We are looking for a hands-on data Architect to design, build, and optimize a cutting-edge data Lakehouse solution from the ground up. This role requires deep technical expertise in Big Data architectures, data modeling, ETL /ELT pipelines, cloud & on-prem solutions, and Real-Time analytics. As part of a fast-paced startup, youll be directly involved in coding, implementing, and scaling the platform not just designing, but building alongside the team. Youll take ownership of data strategies, governance, and architecture to enable high-performance analytics, AI, and business intelligence
Key Responsibilities Hands-On Architecture & Development: Build and deploy a scalable, open-source data Lakehouse integrating structured, semi-structured, and unstructured data.
* Design Real-Time and batch data processing pipelines using open-source frameworks (Apache Spark, Flink, Trino, Iceberg, Delta Lake, etc.).
* Develop cost-effective, high-performance data Storage strategies (columnar formats: Parquet, ORC).
* Implement best practices for data security, governance, access control, and compliance (GDPR, CCPA, etc.).
* Ensure seamless data integration across cloud and on-prem environments. data Engineering & ETL Pipelines:
* Develop high-performance ETL /ELT pipelines to ingest data from diverse sources (APIs, databases, IoT, logs).
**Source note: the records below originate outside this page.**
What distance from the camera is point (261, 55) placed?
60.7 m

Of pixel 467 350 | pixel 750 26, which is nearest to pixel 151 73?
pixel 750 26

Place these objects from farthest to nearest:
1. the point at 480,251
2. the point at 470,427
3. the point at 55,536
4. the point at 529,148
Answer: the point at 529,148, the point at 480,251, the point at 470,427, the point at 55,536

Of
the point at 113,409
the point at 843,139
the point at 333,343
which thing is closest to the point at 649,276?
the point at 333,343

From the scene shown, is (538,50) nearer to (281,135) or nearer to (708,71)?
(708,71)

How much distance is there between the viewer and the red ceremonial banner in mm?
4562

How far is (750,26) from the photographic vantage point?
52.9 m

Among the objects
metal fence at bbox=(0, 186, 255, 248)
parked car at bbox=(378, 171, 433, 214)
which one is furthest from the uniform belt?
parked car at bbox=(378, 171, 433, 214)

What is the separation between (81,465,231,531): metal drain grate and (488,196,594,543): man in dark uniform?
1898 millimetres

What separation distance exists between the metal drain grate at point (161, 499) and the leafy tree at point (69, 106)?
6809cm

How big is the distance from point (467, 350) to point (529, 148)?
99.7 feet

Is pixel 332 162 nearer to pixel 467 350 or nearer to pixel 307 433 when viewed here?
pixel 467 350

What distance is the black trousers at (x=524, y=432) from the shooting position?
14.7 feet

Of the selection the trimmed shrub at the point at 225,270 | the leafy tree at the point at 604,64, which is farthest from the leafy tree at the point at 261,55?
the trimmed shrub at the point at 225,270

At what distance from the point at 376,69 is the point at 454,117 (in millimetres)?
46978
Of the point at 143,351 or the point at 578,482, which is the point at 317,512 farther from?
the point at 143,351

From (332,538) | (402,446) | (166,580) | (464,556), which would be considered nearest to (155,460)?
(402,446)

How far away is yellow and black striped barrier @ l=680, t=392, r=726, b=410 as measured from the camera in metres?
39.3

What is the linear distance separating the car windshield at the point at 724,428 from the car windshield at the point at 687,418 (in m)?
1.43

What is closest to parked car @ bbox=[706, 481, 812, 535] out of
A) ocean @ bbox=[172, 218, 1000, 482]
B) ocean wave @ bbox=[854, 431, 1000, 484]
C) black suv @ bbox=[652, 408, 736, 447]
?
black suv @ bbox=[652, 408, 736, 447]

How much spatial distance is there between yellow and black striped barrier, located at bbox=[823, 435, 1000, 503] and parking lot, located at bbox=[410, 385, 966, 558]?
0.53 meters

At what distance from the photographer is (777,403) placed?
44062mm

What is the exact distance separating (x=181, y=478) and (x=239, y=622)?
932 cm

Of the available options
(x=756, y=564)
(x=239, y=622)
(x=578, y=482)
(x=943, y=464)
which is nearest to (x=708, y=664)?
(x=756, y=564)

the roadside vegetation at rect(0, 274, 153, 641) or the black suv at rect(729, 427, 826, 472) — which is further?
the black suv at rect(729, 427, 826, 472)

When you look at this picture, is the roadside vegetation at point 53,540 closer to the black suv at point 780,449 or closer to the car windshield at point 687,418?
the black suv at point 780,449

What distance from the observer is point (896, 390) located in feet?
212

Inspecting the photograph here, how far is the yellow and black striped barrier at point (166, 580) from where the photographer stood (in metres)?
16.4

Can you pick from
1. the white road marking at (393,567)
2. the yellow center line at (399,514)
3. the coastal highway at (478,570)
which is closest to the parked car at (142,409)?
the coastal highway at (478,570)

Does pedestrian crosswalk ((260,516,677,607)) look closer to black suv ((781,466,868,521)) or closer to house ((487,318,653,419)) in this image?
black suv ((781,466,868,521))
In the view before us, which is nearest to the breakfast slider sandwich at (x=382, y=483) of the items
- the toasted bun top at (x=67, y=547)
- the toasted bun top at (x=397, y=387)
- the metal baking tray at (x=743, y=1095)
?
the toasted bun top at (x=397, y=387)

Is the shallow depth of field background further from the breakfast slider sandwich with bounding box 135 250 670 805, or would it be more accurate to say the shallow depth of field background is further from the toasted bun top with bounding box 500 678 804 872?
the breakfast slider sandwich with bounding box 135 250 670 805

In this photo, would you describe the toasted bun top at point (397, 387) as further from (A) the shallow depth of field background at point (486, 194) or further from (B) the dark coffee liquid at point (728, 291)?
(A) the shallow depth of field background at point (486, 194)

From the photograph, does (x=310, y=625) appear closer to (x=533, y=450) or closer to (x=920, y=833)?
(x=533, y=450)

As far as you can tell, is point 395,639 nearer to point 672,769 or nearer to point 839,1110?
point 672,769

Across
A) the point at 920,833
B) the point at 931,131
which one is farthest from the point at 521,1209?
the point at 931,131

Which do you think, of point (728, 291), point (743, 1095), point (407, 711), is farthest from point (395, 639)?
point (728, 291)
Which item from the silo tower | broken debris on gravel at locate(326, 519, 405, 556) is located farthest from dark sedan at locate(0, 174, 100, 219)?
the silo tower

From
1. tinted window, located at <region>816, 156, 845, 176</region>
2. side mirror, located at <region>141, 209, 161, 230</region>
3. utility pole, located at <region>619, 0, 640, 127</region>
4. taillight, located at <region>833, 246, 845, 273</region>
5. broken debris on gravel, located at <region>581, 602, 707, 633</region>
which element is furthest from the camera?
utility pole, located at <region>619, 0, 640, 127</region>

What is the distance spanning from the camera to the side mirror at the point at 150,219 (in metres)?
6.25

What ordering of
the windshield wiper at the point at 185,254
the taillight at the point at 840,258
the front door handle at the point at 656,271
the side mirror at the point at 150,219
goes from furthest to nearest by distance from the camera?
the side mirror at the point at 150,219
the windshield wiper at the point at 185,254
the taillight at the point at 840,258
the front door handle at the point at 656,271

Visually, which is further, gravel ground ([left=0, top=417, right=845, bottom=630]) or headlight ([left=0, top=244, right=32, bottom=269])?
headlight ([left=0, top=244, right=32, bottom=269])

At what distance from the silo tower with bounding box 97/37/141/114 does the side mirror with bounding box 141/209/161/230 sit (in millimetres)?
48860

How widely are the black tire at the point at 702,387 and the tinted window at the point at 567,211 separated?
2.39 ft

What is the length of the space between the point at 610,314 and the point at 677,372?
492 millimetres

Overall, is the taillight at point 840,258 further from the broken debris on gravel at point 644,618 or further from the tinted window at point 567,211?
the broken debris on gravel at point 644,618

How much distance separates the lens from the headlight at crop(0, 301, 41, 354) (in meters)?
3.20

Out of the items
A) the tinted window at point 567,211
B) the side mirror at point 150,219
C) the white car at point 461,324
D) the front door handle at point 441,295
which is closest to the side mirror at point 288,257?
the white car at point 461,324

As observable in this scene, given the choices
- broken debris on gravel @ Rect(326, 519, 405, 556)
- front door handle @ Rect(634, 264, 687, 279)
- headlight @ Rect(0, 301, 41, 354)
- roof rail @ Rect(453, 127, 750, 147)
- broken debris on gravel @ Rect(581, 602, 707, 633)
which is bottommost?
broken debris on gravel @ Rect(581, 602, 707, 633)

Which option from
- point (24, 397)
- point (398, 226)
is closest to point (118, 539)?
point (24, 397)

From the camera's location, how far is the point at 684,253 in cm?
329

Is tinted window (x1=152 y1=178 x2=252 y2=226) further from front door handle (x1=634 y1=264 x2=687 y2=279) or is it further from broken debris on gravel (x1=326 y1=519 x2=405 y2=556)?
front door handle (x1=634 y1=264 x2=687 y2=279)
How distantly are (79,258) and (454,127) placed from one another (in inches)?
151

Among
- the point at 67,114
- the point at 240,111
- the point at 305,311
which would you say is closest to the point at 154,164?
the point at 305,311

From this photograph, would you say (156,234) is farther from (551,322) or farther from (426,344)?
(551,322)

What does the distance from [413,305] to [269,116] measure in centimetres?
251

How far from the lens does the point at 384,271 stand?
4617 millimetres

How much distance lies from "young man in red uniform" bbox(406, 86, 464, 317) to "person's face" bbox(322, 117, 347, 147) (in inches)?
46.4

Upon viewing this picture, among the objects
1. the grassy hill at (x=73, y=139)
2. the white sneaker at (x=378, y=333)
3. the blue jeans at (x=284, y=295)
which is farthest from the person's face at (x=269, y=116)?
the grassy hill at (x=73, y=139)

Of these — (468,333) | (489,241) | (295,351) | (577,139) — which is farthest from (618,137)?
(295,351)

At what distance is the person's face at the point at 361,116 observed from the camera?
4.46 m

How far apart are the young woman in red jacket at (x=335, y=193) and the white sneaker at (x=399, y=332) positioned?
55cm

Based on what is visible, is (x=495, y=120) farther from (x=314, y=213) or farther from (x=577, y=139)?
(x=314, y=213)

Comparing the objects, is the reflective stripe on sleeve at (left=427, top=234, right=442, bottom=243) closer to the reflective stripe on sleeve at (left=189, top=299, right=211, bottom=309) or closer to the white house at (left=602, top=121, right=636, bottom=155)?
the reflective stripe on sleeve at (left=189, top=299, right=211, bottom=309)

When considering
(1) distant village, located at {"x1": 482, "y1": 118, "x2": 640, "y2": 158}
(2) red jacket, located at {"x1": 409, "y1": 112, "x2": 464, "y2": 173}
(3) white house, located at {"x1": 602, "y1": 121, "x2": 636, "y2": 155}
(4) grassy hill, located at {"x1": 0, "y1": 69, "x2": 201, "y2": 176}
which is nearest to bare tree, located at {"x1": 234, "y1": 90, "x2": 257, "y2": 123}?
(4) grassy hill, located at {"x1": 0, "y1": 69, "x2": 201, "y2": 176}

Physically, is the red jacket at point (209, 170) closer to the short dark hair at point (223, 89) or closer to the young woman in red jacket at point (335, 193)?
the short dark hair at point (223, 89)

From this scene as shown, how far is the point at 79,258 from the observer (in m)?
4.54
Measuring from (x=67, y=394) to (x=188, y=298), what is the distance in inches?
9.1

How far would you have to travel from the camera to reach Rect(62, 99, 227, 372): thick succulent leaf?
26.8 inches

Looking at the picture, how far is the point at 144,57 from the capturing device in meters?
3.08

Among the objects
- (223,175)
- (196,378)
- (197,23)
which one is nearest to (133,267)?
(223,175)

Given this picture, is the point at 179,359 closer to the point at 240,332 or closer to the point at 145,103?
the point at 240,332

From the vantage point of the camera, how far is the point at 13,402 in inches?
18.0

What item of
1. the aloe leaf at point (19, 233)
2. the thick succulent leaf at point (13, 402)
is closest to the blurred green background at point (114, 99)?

* Optimize query performance using indexing, caching, materialized views, and distributed computing
* Implement metadata-driven, schema evolution-friendly data ingestion strategies.
* Ensure data quality, lineage, and observability across the entire pipeline. Collaboration & Execution: Work hands-on with data Engineers, BI Analysts, and ML Engineers to build an integrated platform.
* Define data cataloging and self-service analytics capabilities for internal users.
* Drive technical decision-making while balancing speed and scalability.
* Stay ahead of emerging trends in data architecture, ensuring best practices are implemented.
Requirements: 8+ years of hands-on experience in data Architecture, Big Data, or Cloud data Engineering. Expertise in open-source data Lakehouse technologies (Apache Iceberg, Delta Lake, Hudi, Presto/Trino, DuckDB, etc.).
* Deep hands-on experience with distributed computing frameworks (Apache Spark, Flink, Kafka, etc.).
* Strong coding skills in SQL, Python, and data modeling techniques
* Experience in designing and deploying scalable ETL /ELT pipelines (Apache Airflow, Dagster).
* Proven track record working with cloud platforms (AWS, GCP, Azure) and hybrid on-prem architectures.
* Strong knowledge of BI tools, analytical querying, and text search (Elasticsearch, OpenSearch). Proactive, execution-driven mindsetable to build, iterate, and scale quickly.
This position is open to all candidates.